Of Wish and Fury (Seven Kings of Jinn) - Page 7

Well, he’d had time alone. Days of it!

Stomach unsettled at the notion of finally facing up to her dad for the first time since he’d learned the truth about her, Ari had to force herself to chase after him into the thicket of woods. To her surprise, he had stumbled to a stop in the same spot she’d told Charlie the truth about her heritage. Twisted coincidence, she thought wryly, exhaling as she circled him.

Her dad frowned ferociously. “I told you I needed some time alone.”

“You’ve had time, Dad. Lots of it. Why did you come here?”

He shrugged, looking lost. “I used to come here a lot after my parents died. It seemed to be the only quiet place in town.”

Ari came to an abrupt halt, his admission surprising her to her very core. He’d never spoken about his parents willingly before. He seemed to notice her shock and smiled unhappily. “Yeah. Mom and Dad.” He slumped onto a nearby log and for the first time, Ari noticed the little wrinkles at the corners of his eyes and touches of gray in his hair that hadn’t been there before. When his eyes seized hold of her, she froze under his gaze, unsettled by the unbearable sadness in them. “My dad wasn’t around much when I was a kid and when he was, he was always drunk. My mom was a quiet woman, meek even, and she couldn’t cope with my father’s behavior. So she shut everyone out, including me. I raised myself. You know my dad was drunk when he was driving the car that killed them both?”

A soft gasp escaped her before she could stop it. “No, I didn’t know that.” You never told me.

Shaking a little, her dad shrugged and then shoved a hand through his hair, pulling it back in frustration before sinking into a deeply weary slump. “I never knew how to be in a family, Ari. I never had that. It was always just me. And I didn’t know how to create one. Or if I even wanted to. Sala was the first woman I ever loved.” Ari straightened at the mention of her mysterious mother.

“What was she like?”

“You look a lot like her. But it wasn’t just her beauty that drew me to her… she was fun and passionate and she believed in the impossible. Being around her was like being on the ultimate high all the time. I was addicted to her, even though she was always coming in and out of my life whenever she felt like it. When I tried to ask her where she went when she wasn’t with me, or ask her about her life or her past, she’d grow distant, and that scared me. So I stopped asking. I just wanted her there with me. But not asking didn’t stop her from leaving me, and when she disappeared for nine months, I was heartbroken. Her showing up on my doorstep pregnant was like winning the lottery. I thought she’d stay, Ari. If not for me, then for you. But as soon as you were born, she just disappeared. Little whispers in my head told me I should get a paternity test, make sure you were mine, but I was terrified… terrified you weren’t. And I really wanted you to be mine. I really wanted to have a piece of Sala.” He glanced up at her, tears shimmering in his eyes and Ari sucked in a watery breath, feeling her own eyes sting with unshed pain. “I really do love you, kid. I guess I just never loved you enough.”

It was like a knife in the gut. Or a bullet in the heart. Or an arrow in the chest. Something sharp. Something painful. So agonizing. Ari couldn’t breathe from the impact of his words.

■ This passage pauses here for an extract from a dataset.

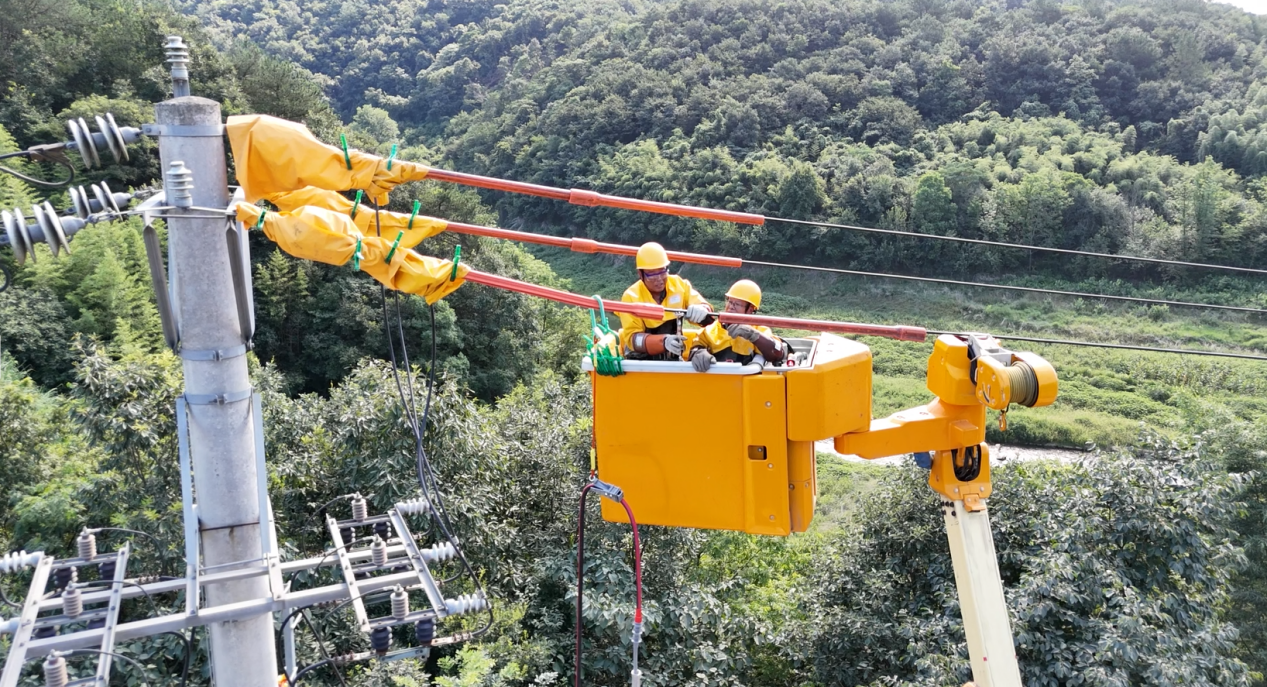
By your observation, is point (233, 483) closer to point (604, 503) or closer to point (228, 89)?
point (604, 503)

Seeing how destructive his words had been, a tear slipped down Derek’s cheek. “Sweetheart, I never meant to hurt you, but you know I’ve been a shitty father. It was fine when you were a kid, but you started getting older and you started looking more and more like her and it was hard… hard to be around you. I’ve always been alone, Ari. I don’t know anything else. I was never meant for anything else. It was selfish to keep you.”

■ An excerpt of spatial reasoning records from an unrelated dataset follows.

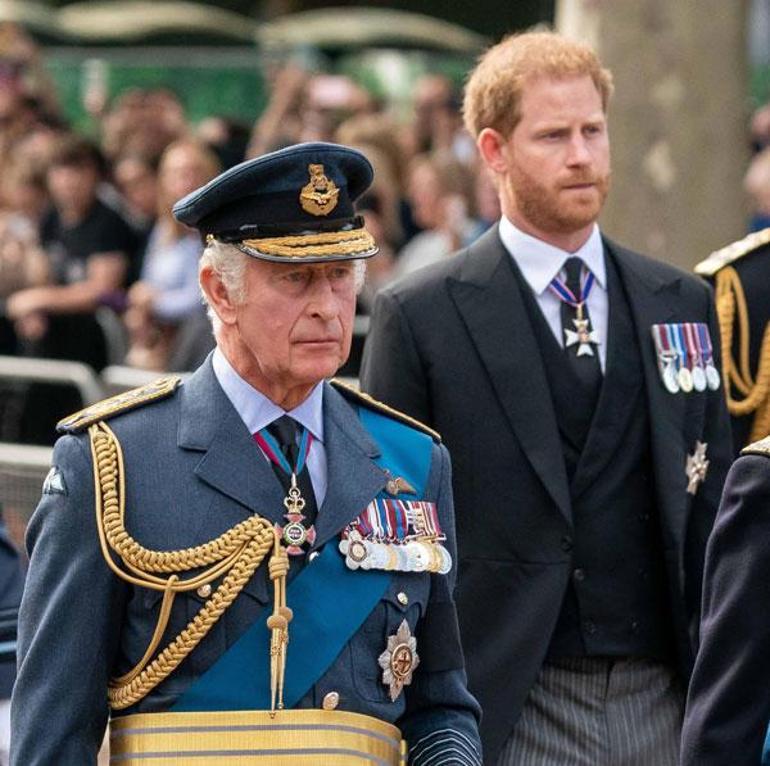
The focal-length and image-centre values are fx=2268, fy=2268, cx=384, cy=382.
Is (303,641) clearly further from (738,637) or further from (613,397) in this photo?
(613,397)

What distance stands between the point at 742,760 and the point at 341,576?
771 mm

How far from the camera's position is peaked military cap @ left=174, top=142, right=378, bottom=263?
13.3 ft

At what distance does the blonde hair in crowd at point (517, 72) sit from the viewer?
559 cm

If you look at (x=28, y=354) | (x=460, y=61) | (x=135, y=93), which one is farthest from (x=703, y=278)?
(x=460, y=61)

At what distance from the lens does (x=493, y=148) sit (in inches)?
224

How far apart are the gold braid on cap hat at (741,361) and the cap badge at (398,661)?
224 cm

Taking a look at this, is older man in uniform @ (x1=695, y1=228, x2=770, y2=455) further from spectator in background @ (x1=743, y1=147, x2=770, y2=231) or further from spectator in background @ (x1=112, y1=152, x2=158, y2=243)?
spectator in background @ (x1=112, y1=152, x2=158, y2=243)

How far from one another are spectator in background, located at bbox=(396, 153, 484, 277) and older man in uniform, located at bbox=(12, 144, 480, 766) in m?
7.36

She sobbed quietly; the tears spilling down her cheeks in fast twin rivers.

“I wish I was a better father and a better man. I wish I loved you how you deserve to be loved. But I’ve been angry for years, Ari. And it wasn’t until I discovered the truth about you and Sala that I realized how angry I am at your mother.”

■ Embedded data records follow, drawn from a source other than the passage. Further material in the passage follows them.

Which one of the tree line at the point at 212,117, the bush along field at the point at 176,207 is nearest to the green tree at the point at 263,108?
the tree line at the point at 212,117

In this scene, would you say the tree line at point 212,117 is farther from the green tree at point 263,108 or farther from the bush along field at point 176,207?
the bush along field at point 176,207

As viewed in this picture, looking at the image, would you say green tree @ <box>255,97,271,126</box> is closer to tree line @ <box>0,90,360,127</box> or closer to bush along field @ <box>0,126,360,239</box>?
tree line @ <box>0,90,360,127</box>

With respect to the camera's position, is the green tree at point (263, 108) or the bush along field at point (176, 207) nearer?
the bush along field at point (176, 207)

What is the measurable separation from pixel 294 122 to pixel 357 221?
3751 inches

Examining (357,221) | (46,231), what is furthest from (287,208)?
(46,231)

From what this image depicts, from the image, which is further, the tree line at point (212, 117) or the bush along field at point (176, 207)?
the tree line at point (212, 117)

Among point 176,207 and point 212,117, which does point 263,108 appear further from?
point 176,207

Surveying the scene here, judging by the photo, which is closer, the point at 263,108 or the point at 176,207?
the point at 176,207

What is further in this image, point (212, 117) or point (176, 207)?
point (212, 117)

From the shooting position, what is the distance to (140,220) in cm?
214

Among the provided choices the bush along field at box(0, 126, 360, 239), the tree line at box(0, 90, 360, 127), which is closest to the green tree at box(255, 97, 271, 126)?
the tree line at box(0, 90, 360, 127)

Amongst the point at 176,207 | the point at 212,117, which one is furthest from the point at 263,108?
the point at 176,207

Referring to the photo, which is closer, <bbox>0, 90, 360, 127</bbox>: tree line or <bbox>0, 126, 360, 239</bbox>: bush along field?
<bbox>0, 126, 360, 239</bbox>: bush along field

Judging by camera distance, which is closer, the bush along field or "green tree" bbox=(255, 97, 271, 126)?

She clutched her stomach, not sure she wanted to hear anymore. “Dad, please…”

“I wish a lot of things, Ari. And I regret them all too. But discovering the impossible truth, that these beings are real — who you are, what they want from you... It took me a while to get my head around it but,” he paused, taking a breath, “What I’m trying to say is — despite it all, despite my shitty attempts — I will never regret keeping you safe, even if I didn’t know that’s what I was doing.”